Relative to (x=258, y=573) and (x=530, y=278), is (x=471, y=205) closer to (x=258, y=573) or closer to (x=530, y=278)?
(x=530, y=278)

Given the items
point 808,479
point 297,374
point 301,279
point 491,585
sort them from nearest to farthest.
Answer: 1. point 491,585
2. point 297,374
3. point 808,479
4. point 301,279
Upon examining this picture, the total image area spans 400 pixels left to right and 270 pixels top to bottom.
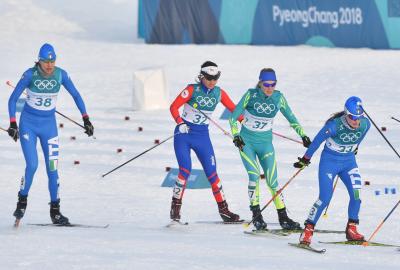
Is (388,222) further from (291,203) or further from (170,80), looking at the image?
(170,80)

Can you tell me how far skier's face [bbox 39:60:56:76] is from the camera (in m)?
11.2

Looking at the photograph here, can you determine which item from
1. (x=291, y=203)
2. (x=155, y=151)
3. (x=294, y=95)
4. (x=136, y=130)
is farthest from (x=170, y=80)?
(x=291, y=203)

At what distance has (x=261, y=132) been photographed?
11.4 metres

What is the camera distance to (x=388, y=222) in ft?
39.0

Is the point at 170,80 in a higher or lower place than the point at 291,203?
higher

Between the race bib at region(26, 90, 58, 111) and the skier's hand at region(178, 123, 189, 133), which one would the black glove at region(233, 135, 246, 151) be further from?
the race bib at region(26, 90, 58, 111)

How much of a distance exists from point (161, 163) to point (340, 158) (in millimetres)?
5622

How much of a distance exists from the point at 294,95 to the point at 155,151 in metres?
4.67

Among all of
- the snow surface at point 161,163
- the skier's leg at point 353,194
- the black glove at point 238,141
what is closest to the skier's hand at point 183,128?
========================
▸ **Objective**:
Write out all of the material above again, changing "the black glove" to "the dark glove" everywhere and keeping everything else the same. Leave out the pictures.

▸ **Result for this exercise**:
Relative to (x=258, y=573) and (x=530, y=278), is (x=471, y=205) closer to (x=258, y=573) or closer to (x=530, y=278)?
(x=530, y=278)

Given the items
point 808,479
point 297,374
point 301,279
point 491,585
sort them from nearest to farthest.
Answer: 1. point 491,585
2. point 297,374
3. point 808,479
4. point 301,279
Upon examining this picture, the total image area spans 400 pixels left to right and 270 pixels top to bottom.
Is (388,222) further from (291,203) or further from (170,80), looking at the image?
(170,80)

Can you tell me how far skier's face [bbox 39:60:56:76] is from the camera (in m)?
11.2

Looking at the photograph here, can you determine which item from
1. (x=291, y=203)
2. (x=155, y=151)
3. (x=294, y=95)
4. (x=136, y=130)
is farthest from (x=170, y=80)?
(x=291, y=203)

At what distance has (x=261, y=132) been photographed?
11.4 metres

What is the camera distance to (x=388, y=222) in ft?
39.0

Is the point at 170,80 in a higher or lower place than the point at 291,203?
higher

Between the race bib at region(26, 90, 58, 111) and the skier's hand at region(178, 123, 189, 133), which one would the dark glove at region(233, 135, 246, 151) be further from?
the race bib at region(26, 90, 58, 111)

How much of a distance exists from point (161, 163) to point (340, 158) (in millimetres)?
5622

How much of a distance exists from the point at 294,95 to the point at 155,151 in metres?
4.67

Among all of
- the snow surface at point 161,163
- the skier's leg at point 353,194
- the dark glove at point 238,141
what is closest to the skier's hand at point 183,128?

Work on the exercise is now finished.